* Perintah Latihan:
(a) Tolong tuliskan ulang kata demi kata bagian teks tentang generasi millenial, mulai dari "Generasi millenial, tidak" dan berakhir pada "hasil yang maksimal.".
(b) Jawab pertanyaan berikut berdasarkan teks tentang generasi millenial:
(i) Apa yang cenderung diandalkan generasi millenial daripada sabar ketika bersosialisasi dengan orang yang lebih muda?
(ii) Bagaimana generasi millenial harus diajari?
(iii) Pelajaran apa yang disebut berlalu begitu saja tanpa pengajaran intensif?

* Kutipan Teks:
****

Setidaknya di lingkaran pergaulan yang saya temui, generasi millenial (saya adalah salah satunya) menurut saya adalah generasi yang buruk. Ketika bersosialisasi dengan orang yang lebih tua, kurang bisa menghormati. Ditunjukkan dengan bahasa sopan yang belepotan dan bahasa tubuh yang terkesan sedikit terlihat sombong. Ketika bersosialisasi dengan orang yang lebih muda, tak bisa mengayomi. Cenderung mengandalkan marah daripada sabar.
Saya sendiri merasakan bahwa keadaan itu terjadi begitu saja. Seakan generasi millenial tidak bisa berlaku sebagaimana mestinya secara alami. Dalam hal sopan santun, entah bagaimana, seperti semacam ada ketersambungan dengan masa lalu yang terputus. Kalau generasi sebelum generasi millenial, mungkin saja secara alami bisa peka terhadap aturan – aturan sosial—budaya yang berlaku. Kemudian bisa mempelajari tentang bahasa dan bahasa tubuh yang ideal (menurut budaya yang berlaku) secara alami ketika bersosialisasi dengan orang lain.
Generasi millenial, tidak bisa seperti itu. Harus diajari secara lebih intens. Dan dulu ketika bersekolah, secara umum menurut pengalaman saya, tidak diajari hal semacam itu secara intens. Pelajaran semacam bahasa dan tata krama yang ideal berlalu begitu saja, tanpa ada pengajaran intensif yang menunjukkan hasil yang maksimal.

****

[Entri data tersimpan]
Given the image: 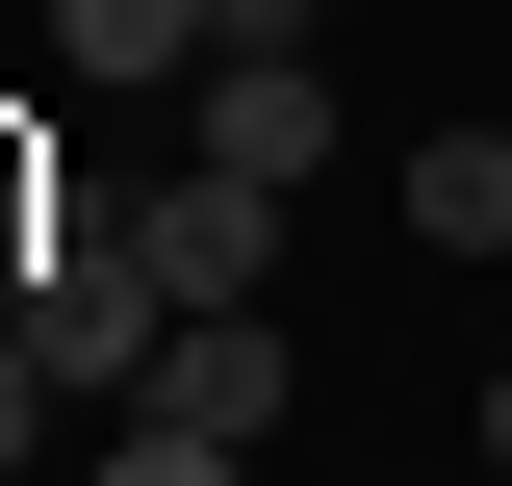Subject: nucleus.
Segmentation results:
<instances>
[{"label":"nucleus","instance_id":"nucleus-1","mask_svg":"<svg viewBox=\"0 0 512 486\" xmlns=\"http://www.w3.org/2000/svg\"><path fill=\"white\" fill-rule=\"evenodd\" d=\"M0 307H26V359H52V384H154V333H180V282L128 256V205H52V231L0 256Z\"/></svg>","mask_w":512,"mask_h":486},{"label":"nucleus","instance_id":"nucleus-2","mask_svg":"<svg viewBox=\"0 0 512 486\" xmlns=\"http://www.w3.org/2000/svg\"><path fill=\"white\" fill-rule=\"evenodd\" d=\"M128 256H154L180 307H256V282H282V180H231V154H180V180L128 205Z\"/></svg>","mask_w":512,"mask_h":486},{"label":"nucleus","instance_id":"nucleus-3","mask_svg":"<svg viewBox=\"0 0 512 486\" xmlns=\"http://www.w3.org/2000/svg\"><path fill=\"white\" fill-rule=\"evenodd\" d=\"M205 154L231 180H333V77L308 52H205Z\"/></svg>","mask_w":512,"mask_h":486},{"label":"nucleus","instance_id":"nucleus-4","mask_svg":"<svg viewBox=\"0 0 512 486\" xmlns=\"http://www.w3.org/2000/svg\"><path fill=\"white\" fill-rule=\"evenodd\" d=\"M128 410H180V435H282V333H256V307H180Z\"/></svg>","mask_w":512,"mask_h":486},{"label":"nucleus","instance_id":"nucleus-5","mask_svg":"<svg viewBox=\"0 0 512 486\" xmlns=\"http://www.w3.org/2000/svg\"><path fill=\"white\" fill-rule=\"evenodd\" d=\"M410 231L461 282H512V128H410Z\"/></svg>","mask_w":512,"mask_h":486},{"label":"nucleus","instance_id":"nucleus-6","mask_svg":"<svg viewBox=\"0 0 512 486\" xmlns=\"http://www.w3.org/2000/svg\"><path fill=\"white\" fill-rule=\"evenodd\" d=\"M52 52H77V77H205L231 0H52Z\"/></svg>","mask_w":512,"mask_h":486},{"label":"nucleus","instance_id":"nucleus-7","mask_svg":"<svg viewBox=\"0 0 512 486\" xmlns=\"http://www.w3.org/2000/svg\"><path fill=\"white\" fill-rule=\"evenodd\" d=\"M77 486H256V435H180V410H128V435H103Z\"/></svg>","mask_w":512,"mask_h":486},{"label":"nucleus","instance_id":"nucleus-8","mask_svg":"<svg viewBox=\"0 0 512 486\" xmlns=\"http://www.w3.org/2000/svg\"><path fill=\"white\" fill-rule=\"evenodd\" d=\"M52 410H77V384L26 359V307H0V461H26V435H52Z\"/></svg>","mask_w":512,"mask_h":486},{"label":"nucleus","instance_id":"nucleus-9","mask_svg":"<svg viewBox=\"0 0 512 486\" xmlns=\"http://www.w3.org/2000/svg\"><path fill=\"white\" fill-rule=\"evenodd\" d=\"M487 461H512V384H487Z\"/></svg>","mask_w":512,"mask_h":486}]
</instances>
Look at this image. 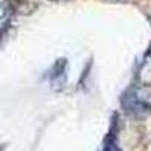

****

* Jawaban Latihan:
(a)
Generasi millenial, tidak bisa seperti itu. Harus diajari secara lebih intens. Dan dulu ketika bersekolah, secara umum menurut pengalaman saya, tidak diajari hal semacam itu secara intens. Pelajaran semacam bahasa dan tata krama yang ideal berlalu begitu saja, tanpa ada pengajaran intensif yang menunjukkan hasil yang maksimal.

(b)
(i) Marah.
(ii) Secara lebih intens.
(iii) Pelajaran semacam bahasa dan tata krama yang ideal.